The Hon. Chief Minister, Govt. of Karnataka N. Dharam Singh presented the Garshom Awards in a well attended function held at St. John's Medical College Auditorium, Bangalore on 12 December 2004. Guests included Ivan Nigli, MLA from Karnataka, K J George, Karnataka PCC Gen. Secretary; and Mukesh, cine actor. A dance show was performed by artistes of Chitra School of Performing Arts, Bangalore.

== 1st Garshom Award ==

| Awardee | Award | Country |
|---|---|---|
| Dr. Polly Mathew | Garshom Pravasi Ratna Award | Germany |

The first Garshom Award was presented to Dr.

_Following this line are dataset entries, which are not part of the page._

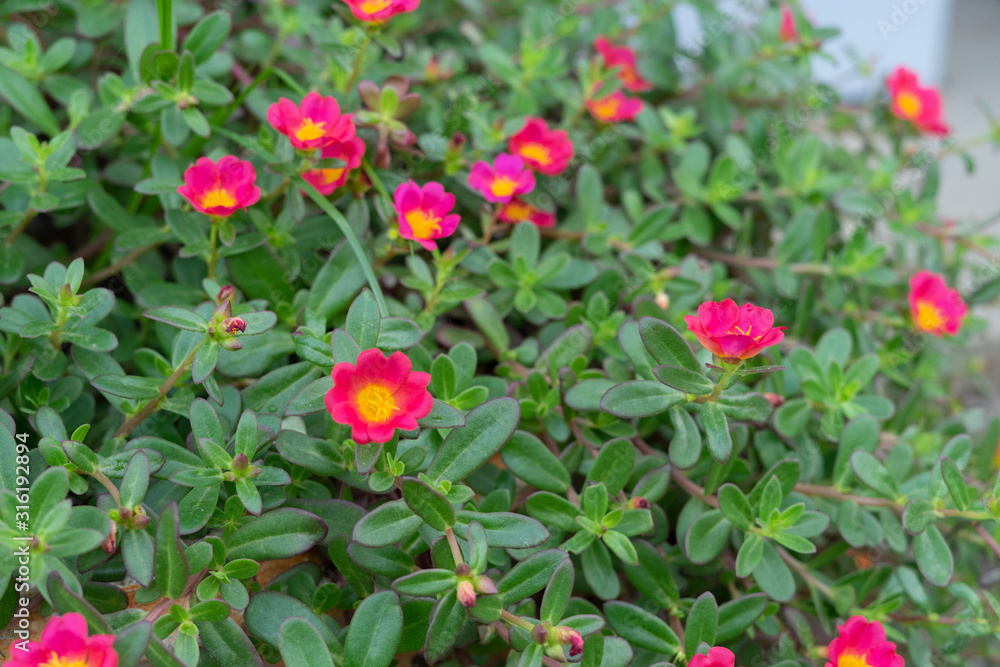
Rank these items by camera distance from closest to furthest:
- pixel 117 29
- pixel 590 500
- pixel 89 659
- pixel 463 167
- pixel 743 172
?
pixel 89 659
pixel 590 500
pixel 463 167
pixel 117 29
pixel 743 172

Polly Mathew from Germany in a colourful function held at the Chowdaiah Memorial Hall, Bangalore by J. Alexander, MLA, Govt. of Karnataka on 27 July 2003. The other guests present were K. B. Ganesh Kumar, MLA from Kerala; Madhu, senior cine actor and Mr. Jins Paul, founder, Garshom.